* [Reading text]

::::::

# Successful relationship after divorce



## NoMoreTears4me (Oct 21, 2015)

Ok I promised to not go away and I am still here. Although not as much as I used to be.

I have moved on from my ex. Read my story and you will see how bad I was.

I have started something new with a woman I have grown to care a lot about. 

I do not plan on getting married again anytime soon before anyone asks. However..... I do want a meaningful relationship.

I know that relationships after divorce are hard to maintain and here are a few things I know I have to overcome

* My anger towards ex. I have to control this
* Dealing with new partners issues with her ex. This is now a new dynamic I have to get used to. Not only do I have a giant pain in the A&&. She does too.
* Kids. At my age the likelihood that I meet someone without kids would be low. Besides I have my own kids who am I to judge. I like kids but it is another dynamic to consider.
* What is my definition of normal family now? I have to redefine what family means to me and try to understand it will never be like it was.

I think about all this stuff cause I do not want to fail again in my next relationship. I want to beat the odds and do things right this time. My marriage was for 22 years. I want the next one to last a lifetime!

Anyway. I would love to hear suggestions on overcoming these new issues.

Thanks


----------



## Ynot (Aug 26, 2014)

::::::

* [Raw data]
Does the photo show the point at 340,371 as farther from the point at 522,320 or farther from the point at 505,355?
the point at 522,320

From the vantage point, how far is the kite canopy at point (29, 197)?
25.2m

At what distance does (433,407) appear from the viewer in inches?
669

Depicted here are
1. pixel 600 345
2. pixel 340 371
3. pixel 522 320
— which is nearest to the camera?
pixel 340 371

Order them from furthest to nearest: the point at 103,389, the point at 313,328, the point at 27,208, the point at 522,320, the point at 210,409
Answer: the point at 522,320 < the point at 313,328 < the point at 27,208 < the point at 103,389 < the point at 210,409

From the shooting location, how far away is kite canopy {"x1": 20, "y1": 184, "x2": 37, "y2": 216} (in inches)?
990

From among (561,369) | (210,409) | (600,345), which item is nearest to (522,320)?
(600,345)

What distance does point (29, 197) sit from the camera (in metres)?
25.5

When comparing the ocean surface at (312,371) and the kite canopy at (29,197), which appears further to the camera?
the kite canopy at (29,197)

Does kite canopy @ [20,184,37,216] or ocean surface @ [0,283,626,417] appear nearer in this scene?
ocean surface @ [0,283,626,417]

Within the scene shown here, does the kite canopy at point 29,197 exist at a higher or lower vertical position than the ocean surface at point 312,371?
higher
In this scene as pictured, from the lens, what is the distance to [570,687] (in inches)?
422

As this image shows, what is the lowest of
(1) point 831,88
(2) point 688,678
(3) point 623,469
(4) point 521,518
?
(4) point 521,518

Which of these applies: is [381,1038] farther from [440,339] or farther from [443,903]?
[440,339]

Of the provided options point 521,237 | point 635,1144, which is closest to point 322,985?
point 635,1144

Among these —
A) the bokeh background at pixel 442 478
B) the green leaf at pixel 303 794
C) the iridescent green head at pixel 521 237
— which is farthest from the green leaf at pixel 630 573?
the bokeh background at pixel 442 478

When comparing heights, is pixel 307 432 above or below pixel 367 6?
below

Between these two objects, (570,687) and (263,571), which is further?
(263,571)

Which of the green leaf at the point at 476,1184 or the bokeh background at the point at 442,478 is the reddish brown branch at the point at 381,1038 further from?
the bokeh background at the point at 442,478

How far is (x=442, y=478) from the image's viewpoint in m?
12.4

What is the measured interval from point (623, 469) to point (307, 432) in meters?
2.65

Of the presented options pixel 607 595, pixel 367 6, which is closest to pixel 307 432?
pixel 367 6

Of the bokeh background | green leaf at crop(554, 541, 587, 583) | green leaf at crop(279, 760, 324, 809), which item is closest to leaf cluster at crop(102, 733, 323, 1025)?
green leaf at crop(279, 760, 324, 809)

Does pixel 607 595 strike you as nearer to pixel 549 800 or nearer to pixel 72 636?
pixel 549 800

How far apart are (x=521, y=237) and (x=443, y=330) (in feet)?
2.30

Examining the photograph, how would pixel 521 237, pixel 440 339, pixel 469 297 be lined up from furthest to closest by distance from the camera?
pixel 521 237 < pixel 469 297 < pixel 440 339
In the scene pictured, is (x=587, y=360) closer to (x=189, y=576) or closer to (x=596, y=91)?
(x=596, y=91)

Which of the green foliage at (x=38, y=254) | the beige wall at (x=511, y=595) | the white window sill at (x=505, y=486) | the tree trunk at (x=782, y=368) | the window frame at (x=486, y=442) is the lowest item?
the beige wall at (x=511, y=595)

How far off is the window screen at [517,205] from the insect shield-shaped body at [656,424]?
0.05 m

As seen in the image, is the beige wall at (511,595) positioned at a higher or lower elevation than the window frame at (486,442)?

::::::

* [Direction]
Rewrite the post on relationships after divorce from "I have moved" to "like it was.", with "dynamic" changed to "factor".

* [The completed task]
I have moved on from my ex. Read my story and you will see how bad I was.

I have started something new with a woman I have grown to care a lot about. 

I do not plan on getting married again anytime soon before anyone asks. However..... I do want a meaningful relationship.

I know that relationships after divorce are hard to maintain and here are a few things I know I have to overcome

* My anger towards ex. I have to control this
* Dealing with new partners issues with her ex. This is now a new factor I have to get used to. Not only do I have a giant pain in the A&&. She does too.
* Kids. At my age the likelihood that I meet someone without kids would be low. Besides I have my own kids who am I to judge. I like kids but it is another factor to consider.
* What is my definition of normal family now? I have to redefine what family means to me and try to understand it will never be like it was.